Edit and correct Faces tags. If a misspelling or erroneous identification snuck into a face album, you can easily fix it. If you spot the error in Albums view while you’re perusing the contents of the Faces album, just click the name beneath the circle and enter the correct information. If you’re cruising through thumbnails in some other view (say, Photos), turn on face names by choosing View→Show Face Names, then open a picture to see the names appear on the picture itself—just click a name to edit it.
Combine face albums. Photos lets you combine face albums, which is handy when you prefer to have just one album for, say, the couples in your life. To do this, select a face album, and then ⌘-click to select another. Then Control-click one of them and choose “Combine 2 Faces” from the shortcut menu. Photos merges both face albums (or however many you selected) into a single album.

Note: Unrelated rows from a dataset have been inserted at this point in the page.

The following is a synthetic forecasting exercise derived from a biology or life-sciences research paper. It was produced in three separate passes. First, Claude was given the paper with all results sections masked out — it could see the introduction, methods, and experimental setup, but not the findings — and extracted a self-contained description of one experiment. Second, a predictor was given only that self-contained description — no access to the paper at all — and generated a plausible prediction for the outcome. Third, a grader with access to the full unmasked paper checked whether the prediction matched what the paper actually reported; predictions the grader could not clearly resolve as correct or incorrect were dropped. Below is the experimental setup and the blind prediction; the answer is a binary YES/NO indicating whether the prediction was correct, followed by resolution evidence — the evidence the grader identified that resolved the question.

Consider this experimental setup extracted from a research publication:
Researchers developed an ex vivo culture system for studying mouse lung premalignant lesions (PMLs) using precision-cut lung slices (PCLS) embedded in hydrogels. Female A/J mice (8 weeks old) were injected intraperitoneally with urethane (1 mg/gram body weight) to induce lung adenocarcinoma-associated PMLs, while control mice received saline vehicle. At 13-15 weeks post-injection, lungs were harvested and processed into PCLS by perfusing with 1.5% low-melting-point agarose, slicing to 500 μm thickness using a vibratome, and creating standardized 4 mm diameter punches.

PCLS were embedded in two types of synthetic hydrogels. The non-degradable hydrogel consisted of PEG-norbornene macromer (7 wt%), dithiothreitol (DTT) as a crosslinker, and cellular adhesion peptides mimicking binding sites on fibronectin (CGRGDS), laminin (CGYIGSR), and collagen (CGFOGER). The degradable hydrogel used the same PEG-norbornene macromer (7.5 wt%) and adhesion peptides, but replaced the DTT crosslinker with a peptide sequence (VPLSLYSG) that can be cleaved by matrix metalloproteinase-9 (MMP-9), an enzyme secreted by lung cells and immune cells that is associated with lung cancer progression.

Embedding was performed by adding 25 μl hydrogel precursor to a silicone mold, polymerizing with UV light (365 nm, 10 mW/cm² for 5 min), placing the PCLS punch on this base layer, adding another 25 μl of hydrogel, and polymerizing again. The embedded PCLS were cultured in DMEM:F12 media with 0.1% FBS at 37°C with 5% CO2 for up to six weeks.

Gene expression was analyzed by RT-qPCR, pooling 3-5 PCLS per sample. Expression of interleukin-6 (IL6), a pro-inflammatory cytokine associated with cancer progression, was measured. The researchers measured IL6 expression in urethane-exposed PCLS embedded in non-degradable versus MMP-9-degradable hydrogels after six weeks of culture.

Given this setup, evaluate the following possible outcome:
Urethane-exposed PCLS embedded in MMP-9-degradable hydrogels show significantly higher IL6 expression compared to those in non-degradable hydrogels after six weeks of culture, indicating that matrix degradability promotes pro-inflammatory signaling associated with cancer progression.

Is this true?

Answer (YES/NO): NO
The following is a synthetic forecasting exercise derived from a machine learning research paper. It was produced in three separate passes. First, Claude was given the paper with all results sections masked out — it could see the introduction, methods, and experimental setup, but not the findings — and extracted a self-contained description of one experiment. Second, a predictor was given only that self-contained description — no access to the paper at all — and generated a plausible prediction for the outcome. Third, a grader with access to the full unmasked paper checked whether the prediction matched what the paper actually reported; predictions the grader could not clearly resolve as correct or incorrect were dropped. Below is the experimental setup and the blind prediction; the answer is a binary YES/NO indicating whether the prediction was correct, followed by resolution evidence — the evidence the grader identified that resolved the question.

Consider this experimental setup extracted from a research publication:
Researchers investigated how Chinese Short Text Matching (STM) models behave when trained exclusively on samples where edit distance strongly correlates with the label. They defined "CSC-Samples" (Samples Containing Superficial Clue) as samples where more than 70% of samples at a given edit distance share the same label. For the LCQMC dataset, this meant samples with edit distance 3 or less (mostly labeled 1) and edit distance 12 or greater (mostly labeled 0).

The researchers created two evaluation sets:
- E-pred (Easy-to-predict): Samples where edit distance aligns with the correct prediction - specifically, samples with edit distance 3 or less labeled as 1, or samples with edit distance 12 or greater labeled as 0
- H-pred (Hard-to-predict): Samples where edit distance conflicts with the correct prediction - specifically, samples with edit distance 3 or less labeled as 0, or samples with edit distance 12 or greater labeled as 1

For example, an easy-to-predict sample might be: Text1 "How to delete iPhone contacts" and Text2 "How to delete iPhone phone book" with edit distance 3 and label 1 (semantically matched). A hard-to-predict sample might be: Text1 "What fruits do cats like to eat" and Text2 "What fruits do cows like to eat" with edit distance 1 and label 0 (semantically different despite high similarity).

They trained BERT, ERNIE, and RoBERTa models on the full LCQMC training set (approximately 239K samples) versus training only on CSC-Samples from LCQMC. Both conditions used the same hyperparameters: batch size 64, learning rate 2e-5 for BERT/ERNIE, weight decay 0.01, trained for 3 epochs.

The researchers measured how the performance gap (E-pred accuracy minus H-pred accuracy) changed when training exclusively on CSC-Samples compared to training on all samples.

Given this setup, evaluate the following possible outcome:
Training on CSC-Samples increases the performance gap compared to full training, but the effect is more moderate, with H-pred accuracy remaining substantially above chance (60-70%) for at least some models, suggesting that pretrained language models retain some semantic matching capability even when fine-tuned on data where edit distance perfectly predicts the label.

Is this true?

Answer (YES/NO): NO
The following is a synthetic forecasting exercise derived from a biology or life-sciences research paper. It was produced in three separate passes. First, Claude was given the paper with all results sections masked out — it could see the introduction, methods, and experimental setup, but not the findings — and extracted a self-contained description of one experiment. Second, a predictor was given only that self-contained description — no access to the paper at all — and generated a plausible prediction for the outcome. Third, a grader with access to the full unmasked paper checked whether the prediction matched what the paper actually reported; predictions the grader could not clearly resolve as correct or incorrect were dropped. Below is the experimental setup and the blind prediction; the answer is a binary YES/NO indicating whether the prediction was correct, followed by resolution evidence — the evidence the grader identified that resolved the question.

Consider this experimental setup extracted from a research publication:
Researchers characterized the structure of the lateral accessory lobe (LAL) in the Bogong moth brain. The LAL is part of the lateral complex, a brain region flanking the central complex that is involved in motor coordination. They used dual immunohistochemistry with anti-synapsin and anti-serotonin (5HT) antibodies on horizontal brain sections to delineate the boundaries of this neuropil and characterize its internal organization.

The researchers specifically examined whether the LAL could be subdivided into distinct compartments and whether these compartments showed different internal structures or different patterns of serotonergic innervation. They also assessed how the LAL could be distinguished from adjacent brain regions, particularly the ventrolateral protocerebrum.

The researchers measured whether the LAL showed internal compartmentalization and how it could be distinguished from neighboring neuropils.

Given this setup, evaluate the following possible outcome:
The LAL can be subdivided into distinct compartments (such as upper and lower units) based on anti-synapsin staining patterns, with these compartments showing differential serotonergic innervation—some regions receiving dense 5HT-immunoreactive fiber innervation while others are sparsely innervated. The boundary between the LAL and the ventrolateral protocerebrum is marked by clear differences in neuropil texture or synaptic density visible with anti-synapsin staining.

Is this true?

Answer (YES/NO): NO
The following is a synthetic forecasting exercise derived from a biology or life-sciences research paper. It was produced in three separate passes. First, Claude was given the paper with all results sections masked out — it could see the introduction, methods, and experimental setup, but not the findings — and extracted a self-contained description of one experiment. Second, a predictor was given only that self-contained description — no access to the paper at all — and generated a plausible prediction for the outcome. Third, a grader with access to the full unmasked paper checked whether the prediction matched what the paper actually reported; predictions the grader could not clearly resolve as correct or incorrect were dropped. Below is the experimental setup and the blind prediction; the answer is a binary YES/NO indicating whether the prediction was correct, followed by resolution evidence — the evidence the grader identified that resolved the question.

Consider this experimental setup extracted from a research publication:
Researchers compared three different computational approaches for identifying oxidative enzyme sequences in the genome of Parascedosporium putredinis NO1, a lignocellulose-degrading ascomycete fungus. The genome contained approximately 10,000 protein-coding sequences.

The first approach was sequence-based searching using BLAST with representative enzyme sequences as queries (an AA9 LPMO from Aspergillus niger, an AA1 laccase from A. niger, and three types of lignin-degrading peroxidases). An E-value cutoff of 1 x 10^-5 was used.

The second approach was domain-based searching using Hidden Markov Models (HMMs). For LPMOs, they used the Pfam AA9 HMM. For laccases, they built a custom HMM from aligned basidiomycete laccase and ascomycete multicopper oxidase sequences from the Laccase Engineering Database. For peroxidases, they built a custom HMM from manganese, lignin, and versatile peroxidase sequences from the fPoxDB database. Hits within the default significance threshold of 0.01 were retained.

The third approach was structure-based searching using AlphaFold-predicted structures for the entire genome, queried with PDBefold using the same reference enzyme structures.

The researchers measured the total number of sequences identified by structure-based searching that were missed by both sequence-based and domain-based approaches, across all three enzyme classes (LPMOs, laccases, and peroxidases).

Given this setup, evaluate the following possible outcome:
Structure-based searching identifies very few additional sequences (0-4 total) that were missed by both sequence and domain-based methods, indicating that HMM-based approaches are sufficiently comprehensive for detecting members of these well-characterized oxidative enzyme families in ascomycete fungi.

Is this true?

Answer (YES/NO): NO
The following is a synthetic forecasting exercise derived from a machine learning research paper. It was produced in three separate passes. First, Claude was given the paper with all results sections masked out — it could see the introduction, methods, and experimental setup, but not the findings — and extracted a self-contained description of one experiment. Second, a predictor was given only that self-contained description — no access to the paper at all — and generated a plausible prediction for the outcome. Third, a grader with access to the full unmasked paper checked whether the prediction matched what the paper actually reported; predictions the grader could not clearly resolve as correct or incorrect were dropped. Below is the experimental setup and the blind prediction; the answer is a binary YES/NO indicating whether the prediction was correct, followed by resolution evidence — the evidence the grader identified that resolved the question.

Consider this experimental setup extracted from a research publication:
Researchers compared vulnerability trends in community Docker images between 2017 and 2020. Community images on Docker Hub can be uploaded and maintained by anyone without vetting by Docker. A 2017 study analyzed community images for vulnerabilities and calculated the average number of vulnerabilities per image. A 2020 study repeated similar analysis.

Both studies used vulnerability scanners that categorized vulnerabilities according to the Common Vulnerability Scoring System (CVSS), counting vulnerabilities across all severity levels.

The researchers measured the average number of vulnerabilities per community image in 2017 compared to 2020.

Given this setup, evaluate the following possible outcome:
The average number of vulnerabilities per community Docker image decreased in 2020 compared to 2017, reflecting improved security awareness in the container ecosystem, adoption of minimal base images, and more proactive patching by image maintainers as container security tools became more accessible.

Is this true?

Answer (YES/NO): YES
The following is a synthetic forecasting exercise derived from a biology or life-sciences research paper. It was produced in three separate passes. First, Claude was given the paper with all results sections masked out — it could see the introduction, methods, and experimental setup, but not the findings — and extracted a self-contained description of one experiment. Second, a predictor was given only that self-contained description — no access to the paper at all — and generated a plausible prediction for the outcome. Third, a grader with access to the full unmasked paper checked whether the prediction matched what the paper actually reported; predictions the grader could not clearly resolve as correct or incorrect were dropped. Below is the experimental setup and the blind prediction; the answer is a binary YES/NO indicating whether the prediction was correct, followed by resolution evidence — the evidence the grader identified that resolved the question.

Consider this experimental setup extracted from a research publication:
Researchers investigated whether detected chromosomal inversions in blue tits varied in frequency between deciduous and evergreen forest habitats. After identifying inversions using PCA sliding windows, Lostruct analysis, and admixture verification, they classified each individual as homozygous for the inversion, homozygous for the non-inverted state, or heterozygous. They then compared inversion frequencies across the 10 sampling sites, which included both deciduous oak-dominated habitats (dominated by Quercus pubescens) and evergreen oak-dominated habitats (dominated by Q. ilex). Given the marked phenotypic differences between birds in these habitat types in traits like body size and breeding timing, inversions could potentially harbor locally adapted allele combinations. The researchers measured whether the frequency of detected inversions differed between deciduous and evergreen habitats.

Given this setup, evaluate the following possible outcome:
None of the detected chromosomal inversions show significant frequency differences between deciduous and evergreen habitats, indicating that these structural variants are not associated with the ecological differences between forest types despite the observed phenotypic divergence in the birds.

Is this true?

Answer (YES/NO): YES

Think long and hard before you combine face albums. If there’s a chance you’ll want to access pictures of just one of those people down the road (for a slideshow, say), then leave their individual face albums intact, and instead create a smart album based on multiple face tags. To do that, choose File→New Smart Album and in the pane that appears, set the menus to Face, “is,” and then pick a face tag from the last menu. Click the + icon to add another line of criteria, and then choose the same menu options but pick another name. Repeat this process until you’ve includes all the people you want in that smart album. (Faces in the Suggested Faces drawer aren’t available in the smart album menus; you have to confirm some of them before they show up in the list.)

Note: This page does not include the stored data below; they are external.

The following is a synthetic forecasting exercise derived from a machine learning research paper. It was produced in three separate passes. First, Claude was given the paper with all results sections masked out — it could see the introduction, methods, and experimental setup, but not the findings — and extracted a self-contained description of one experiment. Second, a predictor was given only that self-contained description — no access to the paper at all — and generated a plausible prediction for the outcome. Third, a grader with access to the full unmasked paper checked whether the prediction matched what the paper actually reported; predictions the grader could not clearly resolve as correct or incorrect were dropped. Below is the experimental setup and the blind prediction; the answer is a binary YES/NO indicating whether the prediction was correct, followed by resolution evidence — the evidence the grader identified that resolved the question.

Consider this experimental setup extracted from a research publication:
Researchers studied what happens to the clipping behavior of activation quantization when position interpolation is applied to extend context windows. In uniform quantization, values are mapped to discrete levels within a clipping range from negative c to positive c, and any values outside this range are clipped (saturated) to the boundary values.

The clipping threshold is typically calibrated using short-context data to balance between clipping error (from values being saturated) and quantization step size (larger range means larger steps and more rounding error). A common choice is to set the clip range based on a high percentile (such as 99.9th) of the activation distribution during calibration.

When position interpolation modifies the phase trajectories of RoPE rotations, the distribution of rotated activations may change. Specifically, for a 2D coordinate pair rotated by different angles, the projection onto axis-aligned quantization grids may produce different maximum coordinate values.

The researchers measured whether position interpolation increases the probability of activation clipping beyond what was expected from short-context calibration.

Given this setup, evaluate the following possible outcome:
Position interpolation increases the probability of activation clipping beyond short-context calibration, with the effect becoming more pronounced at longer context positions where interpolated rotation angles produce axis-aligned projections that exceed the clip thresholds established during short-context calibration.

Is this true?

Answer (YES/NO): YES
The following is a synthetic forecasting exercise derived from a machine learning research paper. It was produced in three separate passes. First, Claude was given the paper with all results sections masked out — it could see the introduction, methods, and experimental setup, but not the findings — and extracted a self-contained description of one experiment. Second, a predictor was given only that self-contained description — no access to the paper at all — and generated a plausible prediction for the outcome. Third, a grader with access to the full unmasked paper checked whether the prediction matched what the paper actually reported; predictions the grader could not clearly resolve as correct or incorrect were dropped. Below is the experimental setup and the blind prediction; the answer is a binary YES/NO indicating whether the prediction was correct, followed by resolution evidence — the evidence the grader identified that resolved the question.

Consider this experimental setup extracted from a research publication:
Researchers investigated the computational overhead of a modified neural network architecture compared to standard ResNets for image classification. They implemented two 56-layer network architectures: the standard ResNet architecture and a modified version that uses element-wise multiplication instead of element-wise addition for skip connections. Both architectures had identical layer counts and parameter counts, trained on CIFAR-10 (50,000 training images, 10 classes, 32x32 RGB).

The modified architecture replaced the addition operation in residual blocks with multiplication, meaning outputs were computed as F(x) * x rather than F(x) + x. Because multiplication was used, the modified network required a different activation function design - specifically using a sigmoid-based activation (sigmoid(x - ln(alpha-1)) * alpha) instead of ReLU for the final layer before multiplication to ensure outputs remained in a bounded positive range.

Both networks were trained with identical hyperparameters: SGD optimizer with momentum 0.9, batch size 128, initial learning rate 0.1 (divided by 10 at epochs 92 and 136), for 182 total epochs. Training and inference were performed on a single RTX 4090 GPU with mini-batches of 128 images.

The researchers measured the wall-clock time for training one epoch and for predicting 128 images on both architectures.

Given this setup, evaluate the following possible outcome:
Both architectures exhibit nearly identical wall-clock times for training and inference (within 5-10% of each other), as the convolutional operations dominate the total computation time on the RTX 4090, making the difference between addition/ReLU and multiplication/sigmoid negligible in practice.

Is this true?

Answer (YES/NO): YES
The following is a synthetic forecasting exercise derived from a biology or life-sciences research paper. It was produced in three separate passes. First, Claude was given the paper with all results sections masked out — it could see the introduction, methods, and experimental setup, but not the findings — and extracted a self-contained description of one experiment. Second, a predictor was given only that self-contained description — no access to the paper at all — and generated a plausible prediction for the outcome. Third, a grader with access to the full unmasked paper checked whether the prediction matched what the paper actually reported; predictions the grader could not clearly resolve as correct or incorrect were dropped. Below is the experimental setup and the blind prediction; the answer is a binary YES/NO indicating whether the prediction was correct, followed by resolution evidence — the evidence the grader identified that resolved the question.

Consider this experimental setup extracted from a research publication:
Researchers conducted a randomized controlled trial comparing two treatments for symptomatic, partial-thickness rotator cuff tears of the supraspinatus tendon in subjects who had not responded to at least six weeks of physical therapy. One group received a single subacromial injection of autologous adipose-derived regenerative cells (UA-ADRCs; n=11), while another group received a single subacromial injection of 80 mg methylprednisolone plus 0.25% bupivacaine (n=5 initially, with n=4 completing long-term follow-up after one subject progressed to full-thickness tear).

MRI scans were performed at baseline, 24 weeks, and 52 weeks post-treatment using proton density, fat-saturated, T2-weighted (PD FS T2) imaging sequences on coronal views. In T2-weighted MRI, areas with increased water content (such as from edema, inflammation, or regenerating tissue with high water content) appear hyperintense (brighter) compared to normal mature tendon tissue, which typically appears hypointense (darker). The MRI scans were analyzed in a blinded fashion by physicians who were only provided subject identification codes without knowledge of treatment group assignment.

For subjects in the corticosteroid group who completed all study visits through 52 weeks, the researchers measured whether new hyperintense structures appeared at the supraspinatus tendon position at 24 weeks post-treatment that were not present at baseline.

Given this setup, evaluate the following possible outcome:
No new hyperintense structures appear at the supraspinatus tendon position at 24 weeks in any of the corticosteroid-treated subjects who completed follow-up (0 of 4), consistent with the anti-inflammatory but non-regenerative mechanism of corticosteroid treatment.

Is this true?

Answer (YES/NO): YES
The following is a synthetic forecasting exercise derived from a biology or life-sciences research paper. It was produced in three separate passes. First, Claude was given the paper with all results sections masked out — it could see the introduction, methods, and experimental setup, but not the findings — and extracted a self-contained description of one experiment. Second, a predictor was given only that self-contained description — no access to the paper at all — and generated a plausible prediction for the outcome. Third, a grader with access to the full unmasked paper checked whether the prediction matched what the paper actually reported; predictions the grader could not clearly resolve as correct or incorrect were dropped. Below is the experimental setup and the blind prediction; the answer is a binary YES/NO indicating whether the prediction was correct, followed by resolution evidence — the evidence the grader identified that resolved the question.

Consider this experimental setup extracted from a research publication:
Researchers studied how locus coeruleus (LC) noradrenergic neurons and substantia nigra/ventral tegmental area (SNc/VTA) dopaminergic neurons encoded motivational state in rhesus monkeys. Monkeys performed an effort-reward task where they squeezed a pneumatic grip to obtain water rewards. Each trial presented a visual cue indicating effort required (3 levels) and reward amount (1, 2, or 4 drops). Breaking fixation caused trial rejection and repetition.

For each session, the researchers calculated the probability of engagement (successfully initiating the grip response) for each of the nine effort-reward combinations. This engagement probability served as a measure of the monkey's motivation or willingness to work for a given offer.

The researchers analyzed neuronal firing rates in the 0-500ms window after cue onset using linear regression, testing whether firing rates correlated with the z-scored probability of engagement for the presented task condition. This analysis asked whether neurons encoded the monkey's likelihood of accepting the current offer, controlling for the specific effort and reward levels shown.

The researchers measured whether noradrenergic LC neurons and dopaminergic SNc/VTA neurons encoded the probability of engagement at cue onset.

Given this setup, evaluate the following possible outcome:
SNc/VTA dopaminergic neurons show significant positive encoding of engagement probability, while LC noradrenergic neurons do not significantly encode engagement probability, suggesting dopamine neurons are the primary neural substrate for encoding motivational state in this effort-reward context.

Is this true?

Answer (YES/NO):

Delete a face tag. Photos is a little overzealous with its facial recognition, and frequently tries to tag faces it finds in statues, wall art, Star Trek action figures, and so on. In these cases, you can improve Photos’ recognition skills by deleting the tag (that way, Photos remembers not to try and tag pictures like that in the future). To do so, double-click the picture to open it, point your cursor at the desired face, then click the X on the white circle that appears.
Delete a face album. Alas, there are times when a person in your photographic life needs to take a hike. Whether the split is due to a break-up or a disagreement on which band will go down as the greatest in rock-and-roll history, you can easily delete people’s face albums. This doesn’t delete any pictures the album contains, but at least you don’t have to stare at the person’s face each time you pop into the Faces album. To delete a face album, select it, and then press the Delete key. In the confirmation pane that appears, click Delete. You can also Control-click an album’s icon, and then choose “Remove 1 Person from Faces” in the shortcut menu that appears. To delete a photo from the Suggested Faces drawer, Control-click it and choose “Ignore this face.”